Décisions importantes pour les importations communautaires de sucre
Au cours de ces derniers jours et semaines, plusieurs dossiers importants pour le secteur betterave/sucre ont évolué de manière significative.
Accord de libre-échange entre l’UE et le Mercosur : adopté en ce début d’année par le Conseil de l’UE, le projet d’accord a néanmoins ensuite fait l’objet d’un vote du Parlement européen en faveur d’une saisine de la Cour de Justice de l’UE. Bien que cette décision n’emporte pas suspension d’une application provisoire de l’accord, elle bloque de facto le processus de ratification par le Parlement jusqu’à ce que la Cour de Justice rende son avis. La décision de Bruxelles quant à cette application provisoire est aujourd’hui incertaine. Si la Commission européenne allait dans ce sens, cela constituerait toutefois un grave déni de la démocratie institutionnelle européenne et un mépris des préoccupations du monde agricole. L’accord UE/Mercosur impacterait très négativement la filière betterave/sucre/alcool.
Accord de libre-échange entre l’UE et l’Inde : l’UE vient d’annoncer la conclusion de ses négociations avec l’Inde en vue d’un accord de libre-échange. Le sucre et l’éthanol, comme plusieurs autres produits agricoles sensibles, en sont exclus. C’est une décision d’autant plus justifiée que l’Inde, grand pays producteur et exportateur de sucre, a été condamnée en 2021 à l’OMC à la fois pour son soutien interne accordé aux producteurs de canne et les subventions à ses exportations de sucre.

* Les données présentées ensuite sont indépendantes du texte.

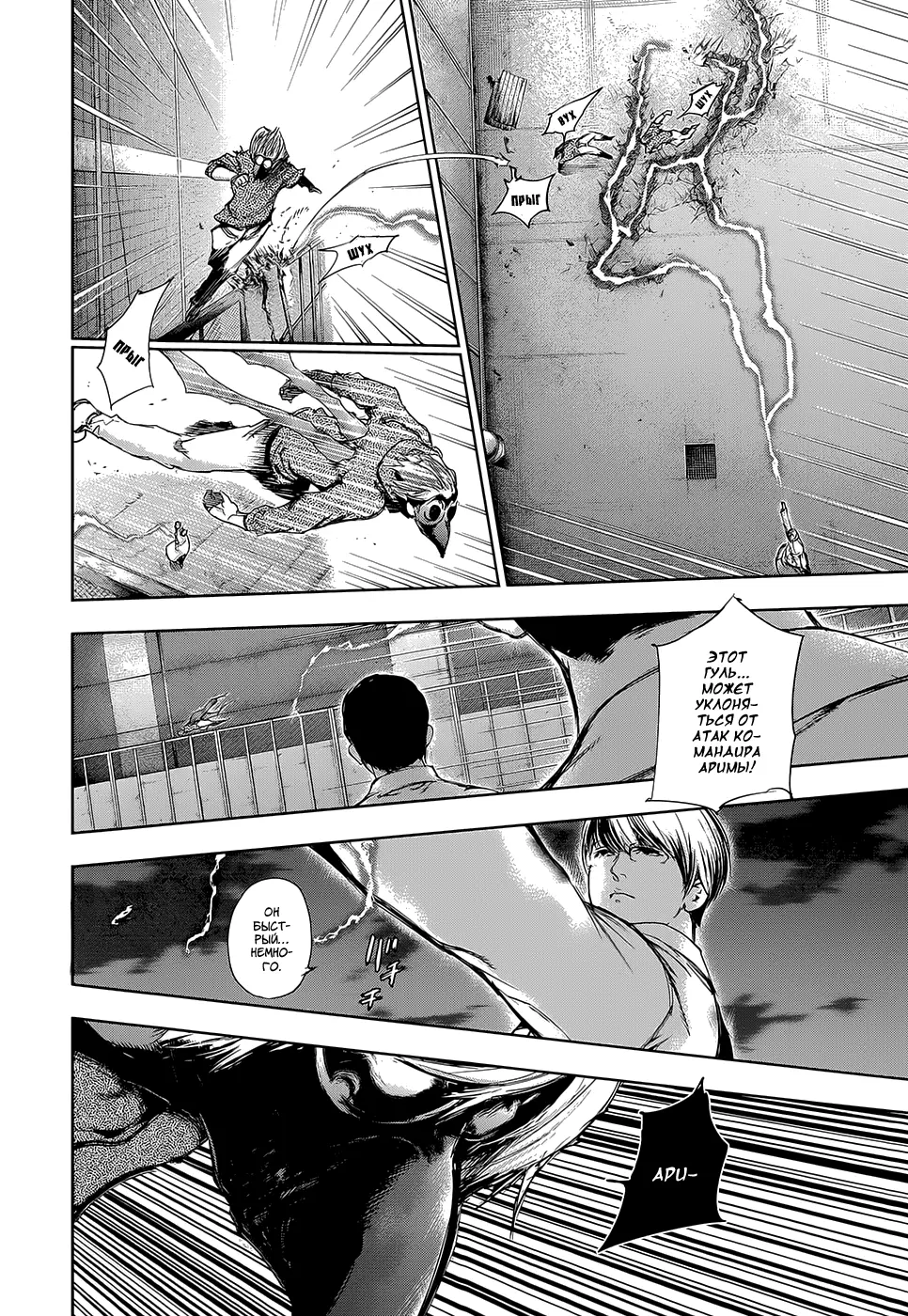 Read Tokyo Ghoul RU Manga Online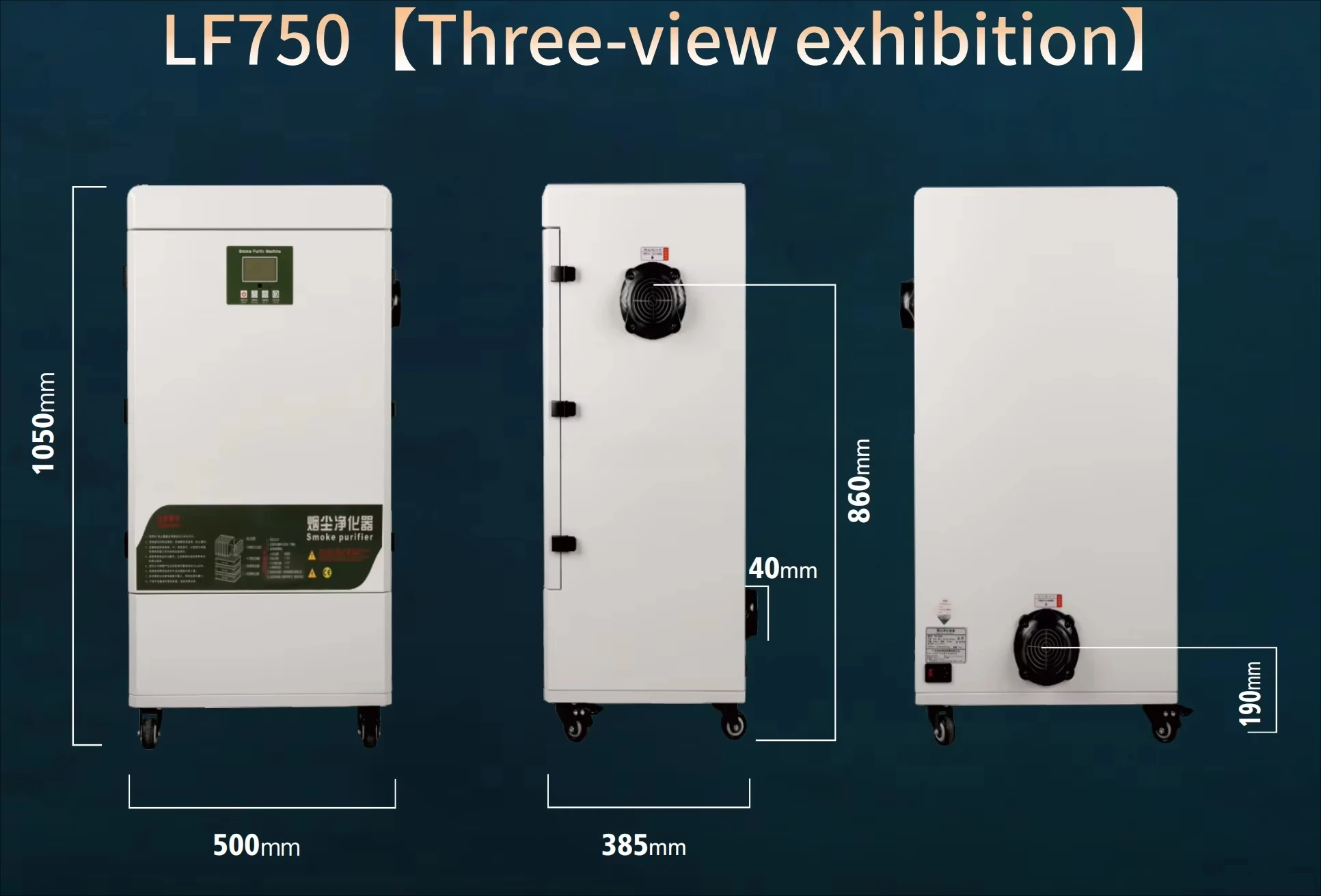 

Industrial co2 laser air filter/fiber laser smoke extractor/ Hepa air filter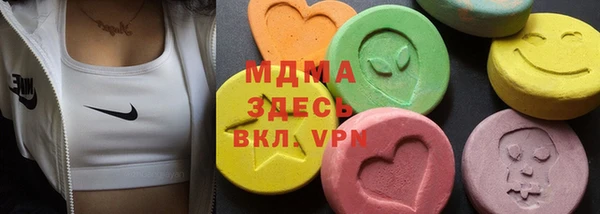 ALPHA-PVP Белокуриха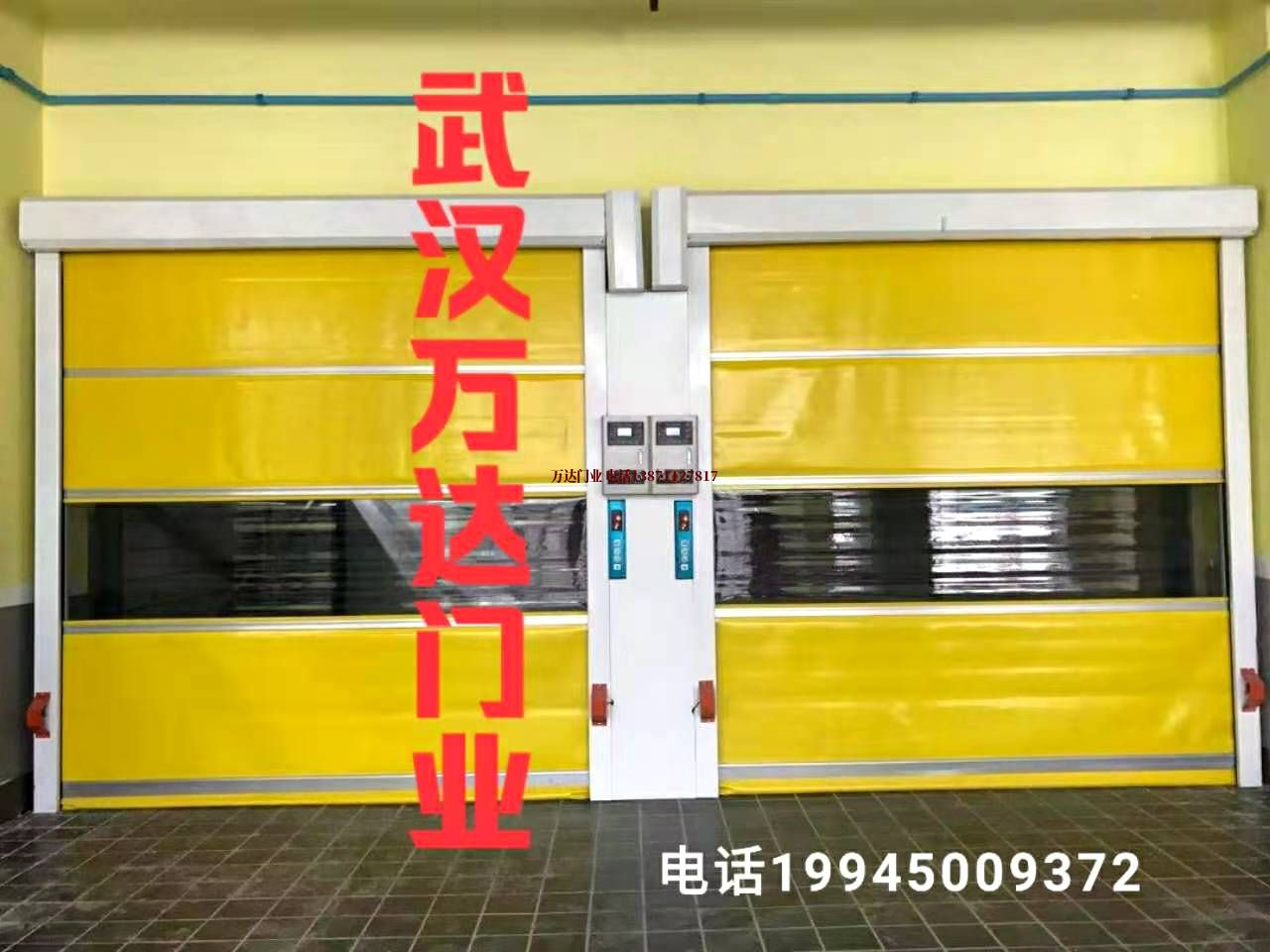 石排镇柔性大门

Perfectionnement actif : au cours des dernières années, les importations de sucre dans l’UE dans le cadre du régime douanier de perfectionnement actif (RPA) se sont fortement accrues. Elles représentent aujourd’hui la voie principale des importations de l’UE. Le commissaire européen à l’Agriculture Christophe Hansen a annoncé, à l’occasion du conseil des ministres de l’Agriculture du 26 janvier, la suspension de ce régime pour le sucre. Notre secteur se félicite de cette annonce. L’usage qui est fait aujourd’hui de ce dispositif s’éloigne en effet de l’objectif initial du RPA de favoriser la capacité exportatrice des entreprises européennes qui réalisent une valeur ajoutée sur le territoire de l’UE. Le SNFS et son association européenne CEFS ne souhaitent toutefois pas interdire totalement aux opérateurs économiques l’accès à ce régime et demandent que le RPA soit suspendu pour le seul sucre brut.